● **WRITTEN TASK**:
Nothing but the lines from the one containing "Studying the image, would" to the end of the data should be returned, each exactly as written.

(Data items)
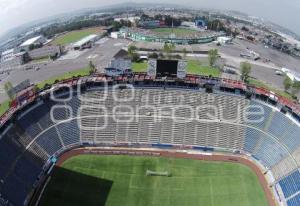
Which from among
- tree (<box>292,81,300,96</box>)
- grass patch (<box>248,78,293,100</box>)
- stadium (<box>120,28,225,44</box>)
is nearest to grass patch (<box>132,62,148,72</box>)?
stadium (<box>120,28,225,44</box>)

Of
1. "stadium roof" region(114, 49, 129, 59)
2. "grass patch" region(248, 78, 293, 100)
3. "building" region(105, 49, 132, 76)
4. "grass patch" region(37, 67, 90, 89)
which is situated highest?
"building" region(105, 49, 132, 76)

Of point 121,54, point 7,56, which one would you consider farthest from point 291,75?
point 7,56

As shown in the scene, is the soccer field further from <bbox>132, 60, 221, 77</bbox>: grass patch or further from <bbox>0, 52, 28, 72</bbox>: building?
<bbox>0, 52, 28, 72</bbox>: building

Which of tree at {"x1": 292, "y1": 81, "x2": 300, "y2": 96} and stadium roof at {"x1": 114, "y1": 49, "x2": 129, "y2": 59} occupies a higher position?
tree at {"x1": 292, "y1": 81, "x2": 300, "y2": 96}

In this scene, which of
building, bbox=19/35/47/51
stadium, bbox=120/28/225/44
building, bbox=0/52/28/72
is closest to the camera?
building, bbox=0/52/28/72

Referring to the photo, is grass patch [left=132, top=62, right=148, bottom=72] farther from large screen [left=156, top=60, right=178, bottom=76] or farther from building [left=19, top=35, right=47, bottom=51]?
building [left=19, top=35, right=47, bottom=51]

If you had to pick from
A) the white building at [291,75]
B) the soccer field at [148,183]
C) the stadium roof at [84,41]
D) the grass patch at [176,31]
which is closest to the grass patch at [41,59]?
the stadium roof at [84,41]

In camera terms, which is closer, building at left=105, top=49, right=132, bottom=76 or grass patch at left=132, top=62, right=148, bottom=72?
building at left=105, top=49, right=132, bottom=76

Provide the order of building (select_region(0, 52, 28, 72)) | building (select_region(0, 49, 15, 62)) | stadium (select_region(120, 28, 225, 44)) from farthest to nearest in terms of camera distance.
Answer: stadium (select_region(120, 28, 225, 44)) < building (select_region(0, 49, 15, 62)) < building (select_region(0, 52, 28, 72))

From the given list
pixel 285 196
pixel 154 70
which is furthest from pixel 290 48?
pixel 285 196

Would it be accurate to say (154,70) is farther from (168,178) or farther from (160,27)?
(160,27)
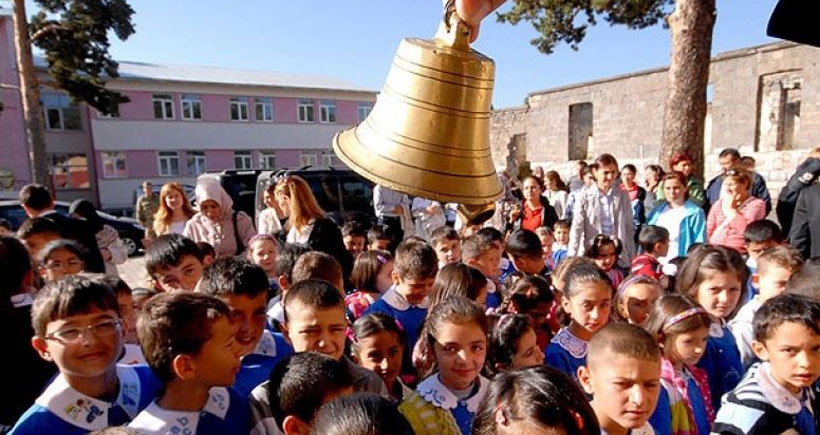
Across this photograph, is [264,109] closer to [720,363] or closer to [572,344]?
[572,344]

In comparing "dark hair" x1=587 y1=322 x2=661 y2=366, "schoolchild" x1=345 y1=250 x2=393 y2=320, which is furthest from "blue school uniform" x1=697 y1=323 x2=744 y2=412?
"schoolchild" x1=345 y1=250 x2=393 y2=320

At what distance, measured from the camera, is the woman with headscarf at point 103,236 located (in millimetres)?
4336

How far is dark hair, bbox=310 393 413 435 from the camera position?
4.41 ft

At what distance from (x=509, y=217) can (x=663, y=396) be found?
398 cm

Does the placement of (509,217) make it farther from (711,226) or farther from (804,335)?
(804,335)

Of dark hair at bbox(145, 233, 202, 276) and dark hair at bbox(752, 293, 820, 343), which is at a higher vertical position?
dark hair at bbox(145, 233, 202, 276)

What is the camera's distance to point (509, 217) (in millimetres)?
6020

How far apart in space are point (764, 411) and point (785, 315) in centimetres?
43

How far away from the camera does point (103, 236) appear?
4.69 metres

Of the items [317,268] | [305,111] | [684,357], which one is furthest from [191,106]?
[684,357]

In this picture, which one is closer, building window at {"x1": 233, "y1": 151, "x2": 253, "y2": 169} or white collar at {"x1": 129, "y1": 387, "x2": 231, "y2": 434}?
white collar at {"x1": 129, "y1": 387, "x2": 231, "y2": 434}

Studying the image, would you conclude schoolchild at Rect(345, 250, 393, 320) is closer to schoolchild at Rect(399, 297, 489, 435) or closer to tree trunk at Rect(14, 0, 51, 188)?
schoolchild at Rect(399, 297, 489, 435)

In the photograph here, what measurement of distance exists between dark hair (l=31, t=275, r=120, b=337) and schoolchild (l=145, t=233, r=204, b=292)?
1.04m

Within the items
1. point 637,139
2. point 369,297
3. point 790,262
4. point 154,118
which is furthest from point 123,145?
point 790,262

● **PROBLEM SOLUTION**:
Studying the image, would you conclude schoolchild at Rect(345, 250, 393, 320) is closer to schoolchild at Rect(399, 297, 489, 435) or closer to tree trunk at Rect(14, 0, 51, 188)?
schoolchild at Rect(399, 297, 489, 435)

In the photograph here, what measurement of distance exists between dark hair (l=31, t=275, r=120, b=337) and schoolchild (l=145, t=233, r=204, b=292)?
1.04m

Within the items
1. point 637,139
2. point 369,297
3. point 790,262
4. point 154,118
which is furthest from point 123,145?
point 790,262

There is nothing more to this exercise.